▶ _Your goal_: Filter the records below for the word "over". Keep each line that has it.
┏━━
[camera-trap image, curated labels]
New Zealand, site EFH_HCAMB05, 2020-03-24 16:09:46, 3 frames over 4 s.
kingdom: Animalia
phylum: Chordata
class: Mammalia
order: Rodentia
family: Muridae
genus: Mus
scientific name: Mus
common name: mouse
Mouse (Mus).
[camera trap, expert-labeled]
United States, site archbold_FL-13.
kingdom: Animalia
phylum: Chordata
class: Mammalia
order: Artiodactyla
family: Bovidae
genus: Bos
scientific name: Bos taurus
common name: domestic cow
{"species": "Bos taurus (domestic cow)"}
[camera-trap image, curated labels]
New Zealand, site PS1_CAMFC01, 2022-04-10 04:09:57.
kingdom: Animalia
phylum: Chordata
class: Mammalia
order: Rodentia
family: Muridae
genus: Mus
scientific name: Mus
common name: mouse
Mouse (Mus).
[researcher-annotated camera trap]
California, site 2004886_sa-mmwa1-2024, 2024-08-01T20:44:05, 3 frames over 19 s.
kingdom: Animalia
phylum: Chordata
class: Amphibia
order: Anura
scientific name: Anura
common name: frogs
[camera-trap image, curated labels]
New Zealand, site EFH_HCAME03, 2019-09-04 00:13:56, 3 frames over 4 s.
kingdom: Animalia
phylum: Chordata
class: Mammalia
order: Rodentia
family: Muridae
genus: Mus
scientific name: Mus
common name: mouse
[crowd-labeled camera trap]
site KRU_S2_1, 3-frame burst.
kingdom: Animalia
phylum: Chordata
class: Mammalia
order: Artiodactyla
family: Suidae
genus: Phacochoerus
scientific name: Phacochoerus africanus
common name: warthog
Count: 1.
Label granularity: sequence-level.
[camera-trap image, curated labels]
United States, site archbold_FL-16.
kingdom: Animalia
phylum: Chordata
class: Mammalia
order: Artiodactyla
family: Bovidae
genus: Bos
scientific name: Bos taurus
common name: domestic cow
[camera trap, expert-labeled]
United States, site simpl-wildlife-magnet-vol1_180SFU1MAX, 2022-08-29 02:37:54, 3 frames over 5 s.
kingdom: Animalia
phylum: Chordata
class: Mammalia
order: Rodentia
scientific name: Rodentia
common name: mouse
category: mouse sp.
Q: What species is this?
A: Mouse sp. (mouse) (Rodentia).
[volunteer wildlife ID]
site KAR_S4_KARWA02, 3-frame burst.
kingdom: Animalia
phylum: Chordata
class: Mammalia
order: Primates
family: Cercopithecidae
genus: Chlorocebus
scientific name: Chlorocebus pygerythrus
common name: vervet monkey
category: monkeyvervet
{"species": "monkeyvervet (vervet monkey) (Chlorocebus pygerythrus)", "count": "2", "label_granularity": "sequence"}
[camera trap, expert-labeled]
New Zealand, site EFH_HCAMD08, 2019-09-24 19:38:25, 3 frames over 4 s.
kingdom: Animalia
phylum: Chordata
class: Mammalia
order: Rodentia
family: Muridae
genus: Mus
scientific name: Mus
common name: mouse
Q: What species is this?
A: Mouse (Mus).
┗━━
▶ _Solution to the problem_:
New Zealand, site EFH_HCAMB05, 2020-03-24 16:09:46, 3 frames over 4 s.
California, site 2004886_sa-mmwa1-2024, 2024-08-01T20:44:05, 3 frames over 19 s.
New Zealand, site EFH_HCAME03, 2019-09-04 00:13:56, 3 frames over 4 s.
United States, site simpl-wildlife-magnet-vol1_180SFU1MAX, 2022-08-29 02:37:54, 3 frames over 5 s.
New Zealand, site EFH_HCAMD08, 2019-09-24 19:38:25, 3 frames over 4 s.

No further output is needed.